• **Exercise brief**: Among the entries below, find every line that has "label" and pull it out.

### Records provided

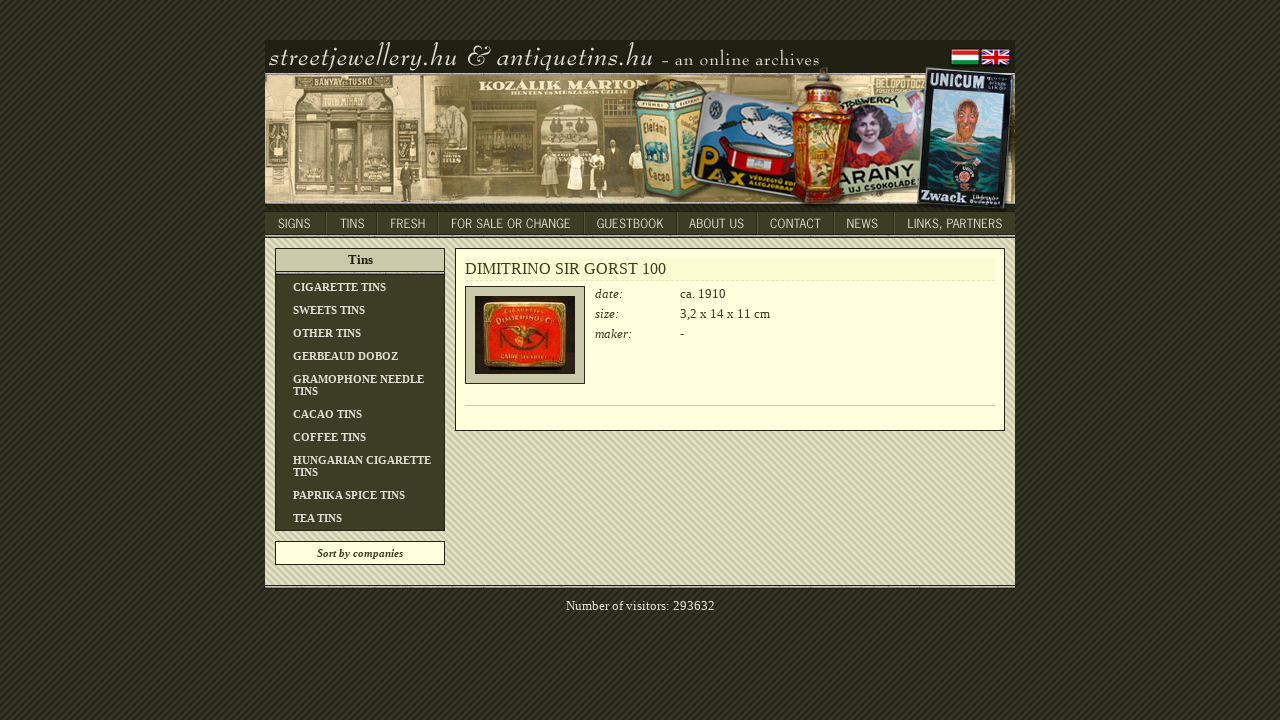

--- FILE ---
content_type: text/html; charset=UTF-8
request_url: https://www.zomanctabla.hu/targyak.php?csoportok=2;0;DIMITRINO+SIR+GORST+100&nyelv=en
body_size: 4623
content:
<!DOCTYPE html PUBLIC "-//W3C//DTD XHTML 1.0 Transitional//EN" "http://www.w3.org/TR/xhtml1/DTD/xhtml1-transitional.dtd">
<html xmlns="http://www.w3.org/1999/xhtml">
<head>
<!-- Google tag (gtag.js) -->
<script async src="https://www.googletagmanager.com/gtag/js?id=G-W6Q6BQGYXC"></script>
<script>
  window.dataLayer = window.dataLayer || [];
  function gtag(){dataLayer.push(arguments);}
  gtag('js', new Date());

  gtag('config', 'G-W6Q6BQGYXC');
</script>
<meta http-equiv="Content-Type" content="text/html; charset=UTF-8" />
<title>Zománctábla.hu</title>
<meta http-equiv="Expires" content="Wed, 2 Dec 1999 12:00 GMT">
<meta http-equiv="Cache-control" content="no-cache">
<script type="text/javascript"><!--
function picView(id, t)
{
	var w = 761;
	var h = 490;
	var x = (screen.availWidth-w)/2;
	var y = (screen.availHeight-h)/2;
	picwin = window.open("kepnezo.php?id="+id+"&cim="+t,"picwin","width="+w+",height="+h+",left="+x+",top="+y);
	picwin.focus();
}
--></script>
<style type="text/css"><!--
@import url(zomanctabla.css);
@import url(page_en.css);
@import url(two_column_content.css);
@import url(one_column_content.css);
--></style>
<link rel="icon" href="http://www.zomanctabla.hu/favicon.ico" type="image/x-icon" />
<link rel="shortcut icon" href="http://www.zomanctabla.hu/favicon.ico" type="image/x-icon" />
</head>
<body>
<div id="canvas">
	<h1 id="zomanctabla_hu">
		<span>Zománctábla.hu</span>
	</h1>
	<a href="/targyak.php?csoportok=2;0;DIMITRINO+SIR+GORST+100&nyelv=en" id="zaszlo_en"><span>english</span></a>
	<a href="/targyak.php?csoportok=2;0;DIMITRINO+SIR+GORST+100&nyelv=hu" id="zaszlo_hu"><span>magyar</span></a>
	<div id="menu">
		<a href="targyak.php?csoportok=1;0&nyelv=en" id="menu_tablak"><span>Táblák</span></a>
		<a href="targyak.php?csoportok=2;0&nyelv=en" id="menu_dobozok"><span>Dobozok</span></a>
		<a href="targyak.php?csoportok=3;0&nyelv=en" id="menu_kuriozumok"><span>Kuriózumok</span></a>
		<a href="targyak.php?csoportok=4;0&nyelv=en" id="menu_borze"><span>Bőrze</span></a>
		<a href="vendegkonyv.php?nyelv=en" id="menu_vendegkonyv"><span>Vendégkönyv</span></a>
		<a href="magunkrol.php?nyelv=en" id="menu_magunkrol"><span>Magunkról</span></a>
		<a href="kapcsolat.php?nyelv=en" id="menu_kapcsolat"><span>Kapcsolat</span></a>
		<a href="hirek.php?nyelv=en" id="menu_hirek"><span>Hírek</span></a>
		<a href="linkek_partnerek.php?nyelv=en" id="menu_linkek_partnerek"><span>Linkek, Partnerek</span></a><br />
	</div>
	<div id="two_column_container">
		<div id="left">
			<div id="sub_menu">
			<h2>Tins</h2>
				<a href="targyak.php?csoportok=2;23&nyelv=en">CIGARETTE TINS</a>
				<a href="targyak.php?csoportok=2;36&nyelv=en">SWEETS TINS</a>
				<a href="targyak.php?csoportok=2;29&nyelv=en">OTHER TINS</a>
				<a href="targyak.php?csoportok=2;41&nyelv=en">GERBEAUD DOBOZ</a>
				<a href="targyak.php?csoportok=2;22&nyelv=en">GRAMOPHONE NEEDLE TINS</a>
				<a href="targyak.php?csoportok=2;27&nyelv=en">CACAO TINS</a>
				<a href="targyak.php?csoportok=2;28&nyelv=en">COFFEE TINS</a>
				<a href="targyak.php?csoportok=2;24&nyelv=en">HUNGARIAN CIGARETTE TINS</a>
				<a href="targyak.php?csoportok=2;25&nyelv=en">PAPRIKA SPICE TINS</a>
				<a href="targyak.php?csoportok=2;26&nyelv=en">TEA TINS</a>
			</div>
			<div id="targy_csoport_link">
				<a href="ceg_csoportok.php?nyelv=en">Sort by companies</a>
			</div>
		</div>
		<div id="right">
			<div class="targy_container">
				<h2>DIMITRINO SIR GORST 100</h2>
				<div class="kep_container">
										<a href="javascript:picView(950, 'DIMITRINO SIR GORST 100 - Zománctábla.hu')"><img src="kepupload/targy_kep_01_11389098730044793001138909873_tn.jpg" border="0" hspace="0" vspace="0" width="100" height="78"></a>
				</div>
				<div class="adat_container">
					<label class="bal">date:</label>
					<div class="jobb">ca. 1910</div><br class="clear" />
					<label class="bal">size:</label>
					<div class="jobb">3,2 x 14 x 11 cm</div><br class="clear" />
					<label class="bal">maker:</label>
					<div class="jobb">-</div><br class="clear" />
				</div>
				<br class="clear" />
			</div>
			<div class="hr">&nbsp;</div>
		</div><br class="clear" />
	</div>
	<div id="latogatok">
		Number of visitors: 293632	</div>
</div>
<script type="text/javascript">
var gaJsHost = (("https:" == document.location.protocol) ? "https://ssl." : "http://www.");
document.write(unescape("%3Cscript src='" + gaJsHost + "google-analytics.com/ga.js' type='text/javascript'%3E%3C/script%3E"));
</script>
<script type="text/javascript">
try {
var pageTracker = _gat._getTracker("UA-10770011-1");
pageTracker._trackPageview();
} catch(err) {}</script>
</body>
</html>


--- FILE ---
content_type: text/css
request_url: https://www.zomanctabla.hu/page_en.css
body_size: 768
content:
h1#zomanctabla_hu {
	background: #202013 url(images/fejlec_en.jpg) no-repeat left bottom;
	height: 172px;
	margin: 0px;
}

#menu a#menu_tablak {
	background-image: url(images/menu_tablak_en.png);
	width: 61px;
}

#menu a#menu_dobozok {
	background-image: url(images/menu_dobozok_en.png);
	width: 51px;
}

#menu a#menu_kuriozumok {
	background-image: url(images/menu_kuriozumok_en.png);
	width: 61px;
}

#menu a#menu_borze {
	background-image: url(images/menu_borze_en.png);
	width: 146px;
}

#menu a#menu_vendegkonyv {
	background-image: url(images/menu_vendegkonyv_en.png);
	width: 93px;
}

#menu a#menu_magunkrol {
	background-image: url(images/menu_magunkrol_en.png);
	width: 80px;
}

#menu a#menu_kapcsolat {
	background-image: url(images/menu_kapcsolat_en.png);
	width: 77px;
}

#menu a#menu_hirek {
	background-image: url(images/menu_hirek_en.png);
	width: 60px;
}

#menu a#menu_linkek_partnerek {
	background-image: url(images/menu_linkek_partnerek_en.png);
	width: 121px;
}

######

• **Answer space**:
					<label class="bal">date:</label>
					<label class="bal">size:</label>
					<label class="bal">maker:</label>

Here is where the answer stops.